MAJ de la page : Trading Haute Fréquence (THF)
L’Europe a renoncé à réguler le trading haute fréquence
Par Benoît Lallemand, le 5 août 2016 - Finance Watch
L’histoire
La Commission européenne a publié le 25 avril 2016 son projet de règlement délégué complétant la directive 2014/65 sur les Marchés d’instrument financiers (MIF 2). La directive elle-même avait mis la barre très bas en ce qui concerne la régulation du trading haute fréquence (HFT, pour « High Frequency Trading »). Le règlement y ajoute une définition du HFT tellement large qu’elle interdit pour (très) longtemps toute régulation plus ambitieuse de ces pratiques. Une belle réussite, en deux temps donc, pour les lobbys du HFT et des banques d’investissement.
Pourquoi un tel silence face à ce texte ?
Le sujet reste très technique pour beaucoup d’observateurs non avisés, notamment les élus amenés à se prononcer, qui ont aussi d’autres priorités. Les traders traditionnels, « lents », qui seront désormais considérés comme HFT, ne sont pas impactés par des mesures minimalistes qui sont déjà leurs pratiques.
Les intéressés, quant à eux, se gardent bien de parader, tandis que se ferme un lourd couvercle sur un débat qui aura souvent été trop populaire à leur goût. Seul reste le bruit feutré des portes tournantes : le responsable du HFT pour le superviseur des Pays-Bas (berceau historique de la pratique), en première ligne des négociations sur les textes techniques donc, est nommé secrétaire général du principal lobby HFT.
Le texte
Premièrement, donc, on a vidé la réglementation MIF 2 de sa substance. Le texte de la directive se borne à la perspective prudentielle : exit la question de l’utilité du HFT. On pouvait tout à fait se passer de définir le HFT en modifiant les règles du jeu du trading (la microstructure des marchés) afin d’empêcher tout comportement parasite ou malveillant : en renforçant les obligations de tenue de marché, en imposant un prix (même très faible) à toute modification ou annulation d’ordres (ce qui casse le modèle économique des stratégies d’abus de marché), en réformant sérieusement le régime des « pas de cotation » (« tick size ») des plates-formes de marché.
Deuxièmement, les lobbys sont parvenus à obtenir une définition très large, qui considère comme HFT plus de 90% des intermédiaires financiers ! Trois critères ont été retenus pour cela. Les deux premiers étaient déjà prévus par la directive adoptée le 15 mai 2014 : une proximité physique avec les plates-formes afin de minimiser les latences ; et une exécution des ordres sans intervention humaine mais via l’usage d’algorithmes.
Le règlement délégué est venu figer le critère quantitatif, ou débit considéré comme « élevé » à partir de la transmission d’au moins 2 messages/seconde sur un instrument donné ou d’au moins 4 messages/seconde sur une plate-forme donnée. Alors qu’experts et universitaires s’accordent sur le fait qu’on entre dans le HFT à partir de 1.000 messages/seconde !

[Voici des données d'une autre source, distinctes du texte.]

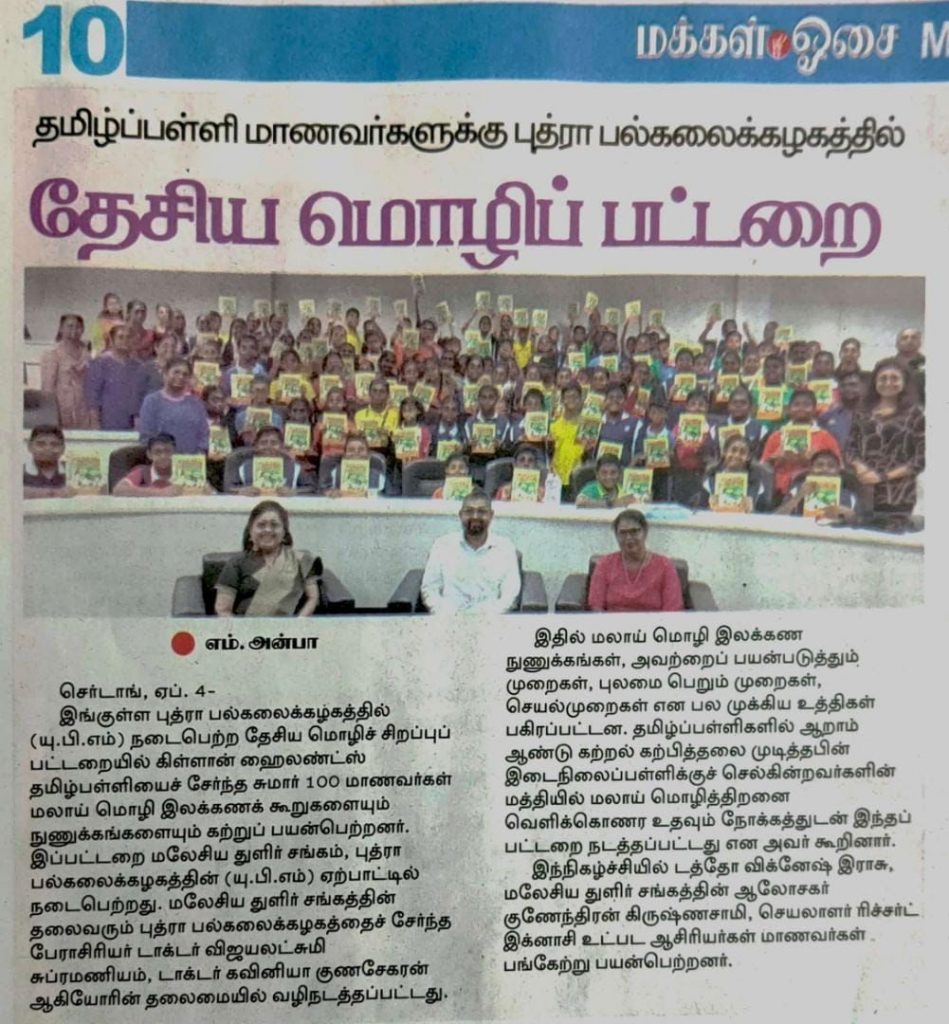 10

மக்கள் ஓசை M

தமிழ்ப்பள்ளி மாணவர்களுக்கு புத்ரா பல்கலைக்கழகத்தில்

தேசிய மொழிப் பட்டறை

எம். அன்பா

செர்டாங், ஏப். 4-
இங்குள்ள புத்ரா பல்கலைக்கழகத்தில் (யு.பி.எம்) நடைபெற்ற தேசிய மொழிச் சிறப்புப் பட்டறையில் கிள்ளான் ஹைலண்ட்ஸ் தமிழ்ப்பள்ளியைச் சேர்ந்த சுமார் 100 மாணவர்கள் மலாய் மொழி இலக்கணக் கூறுகளையும் நுணுக்கங்களையும் கற்றுப் பயன்பெற்றனர்.
இப்பட்டறை மலேசிய துளிர் சங்கம், புத்ரா பல்கலைக்கழகத்தின் (யு.பி.எம்) ஏற்பாட்டில் நடைபெற்றது. மலேசிய துளிர் சங்கத்தின் தலைவரும் புத்ரா பல்கலைக்கழகத்தைச் சேர்ந்த பேராசிரியர் டாக்டர் விஜயலட்சுமி சுப்ரமணியம், டாக்டர் கவினியா குணசேகரன் ஆகியோரின் தலைமையில் வழிநடத்தப்பட்டது.

இதில் மலாய் மொழி இலக்கண நுணுக்கங்கள், அவற்றைப் பயன்படுத்தும் முறைகள், புலமை பெறும் முறைகள், செயல்முறைகள் என பல முக்கிய உத்திகள் பகிரப்பட்டன. தமிழ்ப்பள்ளிகளில் ஆறாம் ஆண்டு கற்றல் கற்பித்தலை முடித்தபின் இடைநிலைப்பள்ளிக்குச் செல்கின்றவர்களின் மத்தியில் மலாய் மொழித்திறனை வெளிக்கொணர உதவும் நோக்கத்துடன் இந்தப் பட்டறை நடத்தப்பட்டது என அவர் கூறினார்.
இந்நிகழ்ச்சியில் டத்தோ விக்னேஷ் இராசு, மலேசிய துளிர் சங்கத்தின் ஆலோசகர் குணேந்திரன் கிருஷ்ணசாமி, செயலாளர் ரிச்சர்ட் இக்னாசி உட்பட ஆசிரியர்கள் மாணவர்கள் பங்கேற்று பயன்பெற்றனர்.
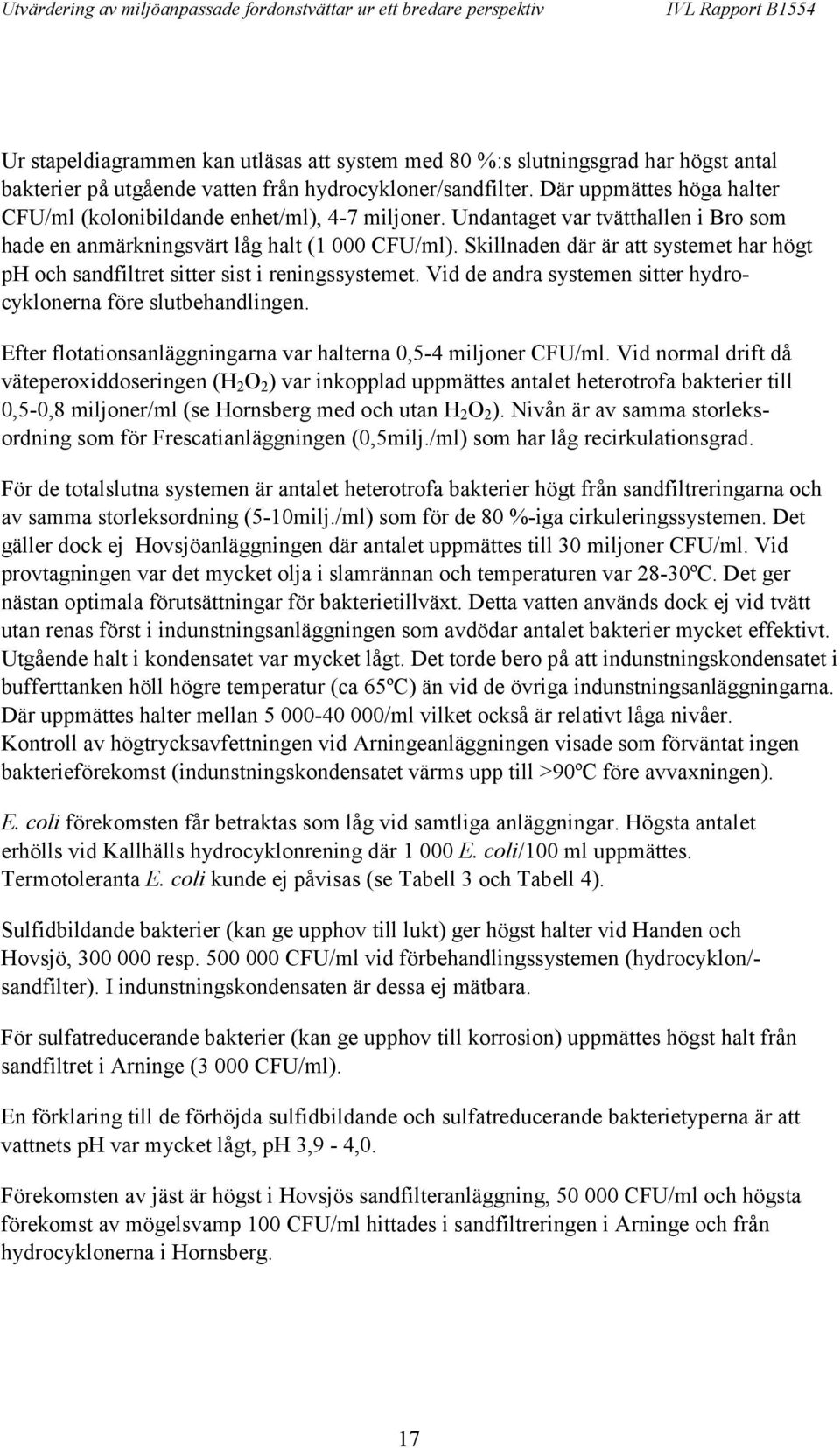 Utvärdering av miljöanpassade fordonstvättar ur ett bredare perspektiv IVL Rapport B1554

Ur stapeldiagrammen kan utläsas att system med 80 %:s slutningsgrad har högst antal bakterier på utgående vatten från hydrocykloner/sandfilter. Där uppmättes höga halter CFU/ml (kolonibildande enhet/ml), 4-7 miljoner. Undantaget var tvätthallen i Bro som hade en anmärkningsvärt låg halt (1 000 CFU/ml). Skillnaden där är att systemet har högt ph och sandfiltret sitter sist i reningssystemet. Vid de andra systemen sitter hydrocyklonerna före slutbehandlingen.

Efter flotationsanläggningarna var halterna 0,5-4 miljoner CFU/ml. Vid normal drift då väteperoxiddoseringen ($H_2O_2$) var inkopplad uppmättes antalet heterotrofa bakterier till 0,5-0,8 miljoner/ml (se Hornsberg med och utan $H_2O_2$). Nivån är av samma storleksordning som för Frescatianläggningen (0,5milj./ml) som har låg recirkulationsgrad.

För de totalslutna systemen är antalet heterotrofa bakterier högt från sandfiltreringarna och av samma storleksordning (5-10milj./ml) som för de 80 %-iga cirkuleringssystemen. Det gäller dock ej Hovsjöanläggningen där antalet uppmättes till 30 miljoner CFU/ml. Vid provtagningen var det mycket olja i slamrännan och temperaturen var 28-30ºC. Det ger nästan optimala förutsättningar för bakterietillväxt. Detta vatten används dock ej vid tvätt utan renas först i indunstningsanläggningen som avdödar antalet bakterier mycket effektivt. Utgående halt i kondensatet var mycket lågt. Det torde bero på att indunstningskondensatet i bufferttanken höll högre temperatur (ca 65ºC) än vid de övriga indunstningsanläggningarna. Där uppmättes halter mellan 5 000-40 000/ml vilket också är relativt låga nivåer. Kontroll av högtrycksavfettningen vid Arningeanläggningen visade som förväntat ingen bakterieförekomst (indunstningskondensatet värms upp till >90ºC före avvaxningen).

E. coli förekomsten får betraktas som låg vid samtliga anläggningar. Högsta antalet erhölls vid Kallhälls hydrocyklonrening där 1 000 E. coli/100 ml uppmättes. Termotoleranta E. coli kunde ej påvisas (se Tabell 3 och Tabell 4).

Sulfidbildande bakterier (kan ge upphov till lukt) ger högst halter vid Handen och Hovsjö, 300 000 resp. 500 000 CFU/ml vid förbehandlingssystemen (hydrocyklon/-sandfilter). I indunstningskondensaten är dessa ej mätbara.

För sulfatreducerande bakterier (kan ge upphov till korrosion) uppmättes högst halt från sandfiltret i Arninge (3 000 CFU/ml).

En förklaring till de förhöjda sulfidbildande och sulfatreducerande bakterietyperna är att vattnets pH var mycket lågt, pH 3,9 - 4,0.

Förekomsten av jäst är högst i Hovsjös sandfilteranläggning, 50 000 CFU/ml och högsta förekomst av mögelsvamp 100 CFU/ml hittades i sandfiltreringen i Arninge och från hydrocyklonerna i Hornsberg.

17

Les grandes banques françaises, en particulier, n’ont pas oublié que le HFT a été pointé du doigt par le législateur lors de la négociation de la loi bancaire et de la taxe sur les transactions financières (TTF) nationale. Or maintenant que tout le monde est considéré comme faisant du HFT, il sera impossible de légiférer sur le vrai HFT : ces mesures s’appliqueraient à la grande majorité des acteurs sur le marché et pénaliseraient donc les acteurs traditionnels.
Désormais, c’est au Parlement européen d’adopter ou de rejeter le règlement délégué dans son ensemble, c’est-à-dire sans pouvoir rejeter seulement tel ou tel article comme celui sur le HFT...
L’enjeu : investir, et non pas spéculer. Les opérateurs HFT ont réussi à propager l’idée selon laquelle ils sont apporteurs de liquidité. Mais ils oublient de préciser qu’ils n’apportent de la liquidité que sur les titres déjà parmi les plus liquides ! Ceci peut laisser persister un doute, chez les décideurs politiques, sur le besoin de limiter cette pratique.
L’ambition de la MIF originale – ré-inventée aujourd’hui par l’Union des Marchés de Capitaux – était de faciliter l’accès des petites et moyennes entreprises (PME) à un marché européen des capitaux comme complément au crédit bancaire. Or, en mettant les bourses en concurrence, on a fragmenté la liquidité plutôt que de la centraliser et, surtout, on a permis l’explosion d’une ultra-liquidité spéculative totalement déconnectée de l’économie réelle au détriment d’une liquidité patiente, locale, utile.
Les textes de loi qu’on continue de nous servir sont ainsi à rebours de la rhétorique politique qui les soutient.